The law of large numbers doesn't help here because a) the error distribution is strongly one-sided (it being much, much easier for something to take twice as long than half as long) and b) there aren't enough projects, typically, for implementation teams to stay stable for long enough for the central limit theorem to compensate.

I wouldn't be at all surprised if the relationship between estimate and actual typically followed a power law relationship, in which case speaking about any averaging over time is meaningless anyway.


Great response.

Part of the point of estimating difficulty is exactly to reduce the one-sidedness evident in time estimations. Human brains are much more accurate and consistent with effort estimation than time. It's still very likely a beta distribution but for the level of accuracy we're talking about it's just fine.

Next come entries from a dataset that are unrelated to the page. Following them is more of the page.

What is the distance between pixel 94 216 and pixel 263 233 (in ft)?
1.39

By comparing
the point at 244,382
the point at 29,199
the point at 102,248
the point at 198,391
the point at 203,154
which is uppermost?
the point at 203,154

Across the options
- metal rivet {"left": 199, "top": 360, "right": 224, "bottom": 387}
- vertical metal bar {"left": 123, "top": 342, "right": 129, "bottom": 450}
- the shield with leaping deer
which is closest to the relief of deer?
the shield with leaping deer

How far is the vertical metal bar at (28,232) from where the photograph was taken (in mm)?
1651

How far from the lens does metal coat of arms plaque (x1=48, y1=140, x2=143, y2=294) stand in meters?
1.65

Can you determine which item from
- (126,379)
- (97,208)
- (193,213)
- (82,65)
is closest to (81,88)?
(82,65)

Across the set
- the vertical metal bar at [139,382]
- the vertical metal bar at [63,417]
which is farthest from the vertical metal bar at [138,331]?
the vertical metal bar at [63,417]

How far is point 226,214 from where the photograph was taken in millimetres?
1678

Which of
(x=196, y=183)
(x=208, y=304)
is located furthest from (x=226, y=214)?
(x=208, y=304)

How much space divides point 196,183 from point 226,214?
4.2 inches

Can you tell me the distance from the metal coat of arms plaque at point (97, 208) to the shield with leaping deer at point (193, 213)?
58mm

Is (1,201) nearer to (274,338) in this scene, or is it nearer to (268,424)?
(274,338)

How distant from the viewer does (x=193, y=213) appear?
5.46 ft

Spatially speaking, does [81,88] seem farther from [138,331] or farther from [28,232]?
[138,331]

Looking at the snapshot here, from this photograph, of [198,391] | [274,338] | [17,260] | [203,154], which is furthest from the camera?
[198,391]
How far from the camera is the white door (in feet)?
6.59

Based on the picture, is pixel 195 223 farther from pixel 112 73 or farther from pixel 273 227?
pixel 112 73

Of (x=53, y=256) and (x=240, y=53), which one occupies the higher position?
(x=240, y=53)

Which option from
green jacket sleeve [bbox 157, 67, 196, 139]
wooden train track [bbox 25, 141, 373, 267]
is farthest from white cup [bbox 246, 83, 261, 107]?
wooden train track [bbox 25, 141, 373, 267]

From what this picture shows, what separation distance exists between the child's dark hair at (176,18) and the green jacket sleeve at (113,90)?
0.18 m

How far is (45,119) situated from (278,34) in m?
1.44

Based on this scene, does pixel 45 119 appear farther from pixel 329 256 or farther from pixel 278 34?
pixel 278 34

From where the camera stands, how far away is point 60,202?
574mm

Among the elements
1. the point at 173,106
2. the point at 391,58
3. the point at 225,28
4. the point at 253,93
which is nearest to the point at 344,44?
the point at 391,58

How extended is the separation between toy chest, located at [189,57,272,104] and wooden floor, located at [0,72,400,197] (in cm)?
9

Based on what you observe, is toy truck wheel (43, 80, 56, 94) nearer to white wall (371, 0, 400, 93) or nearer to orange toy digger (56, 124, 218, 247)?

We should probably clarify the "bar" here: the very best time estimators never beat about +30% delta from actual time. (Note that I'm not using +/- intervals because it's only ever +). So how many points (effort/time ratio values) does it take for convergence to get your effort/time ratio mean within 30% of the peak of the curve?


I don't think that 30% bar is commonly understood. From details in conversations I've had in the past where the reaction to (for instance) a 50% miss was "we can't ever be that bad at estimating again", there's a pervasive attitude that it's a fault in implementation teams that they're not accurate to the day. There's no middle ground: a team that can't give "good enough" estimates is held as incompetent, while the best anyone can ever do would be unacceptable.

What's interesting on that specific 50% miss I saw is that the original estimate from the actual teams themselves was argued down as "too big, do it again" by their own management...


I've heard it's lognormal, which doesn't follow the central limit theorem either.


I’m always trying to gather extra ammunition for when I’m arguing for points based estimation methodology… do you (or anyone else) have any favourite scientific studies on this ?


The reality (mine at least) is that every time I've been asked to estimate in t-shirt size or points, there is a helpful chart mapping those to units of time.


1. Have you done it before? If no, triple your estimate.

2. Do you know everything involved? If no, double your estimate.

3. Do you have someone that you will ask questions of or pair with to get through difficult sections quickly? If no, add half to the estimate.

4. Does your team like to nit pick pull requests? Add half to the estimate.

5. Factor average weekly toil into the estimate. If you don't measure this, triple the estimate.

This may seem like a really big estimate. But measure the estimate against the outcome and tell me I'm wrong.


All this while remembering that you will probably only get 4 hours a day to dedicate to the project. Between responding to emails and chats, paperwork, training, meetings, and context switching - your day will be half gone before you can even touch a project.


Estimating a project that doesn't have detailed scope and specifications is a bit like asking "how long is a piece of string". Asking for an estimate before knowing what it is you are building is canonical MBA widget production management. Numbers and dates unrelated to reality so the idiots with the power can put data into their spreadsheets and claim they're doing something.

Software has nearly 0 reproduction costs, so by definition you'll (mostly) only write software for something that has not been done before. How long will it take to quantify the unknown?


Sorry, I guess I wasn't clear; my suggestions are for when you already have scope and specifications. When you think you know what to do and how to do it, you can then add all the extra time to come to the "actual estimate".


what i do is break it into two projects. The first is a "discovery" project where you learn what you need to know to give an accurate estimate. You can usually get a discovery estimate in the ballpark by understanding how complex the ask is and how many people you're going to have to interview. Then you deliver the actual estimate along with all your evidence that will drive the scope definition.


No!

>>> someone at the top needs to see if the company can invest that much money and for how long, which requires some numeric value attached to a project.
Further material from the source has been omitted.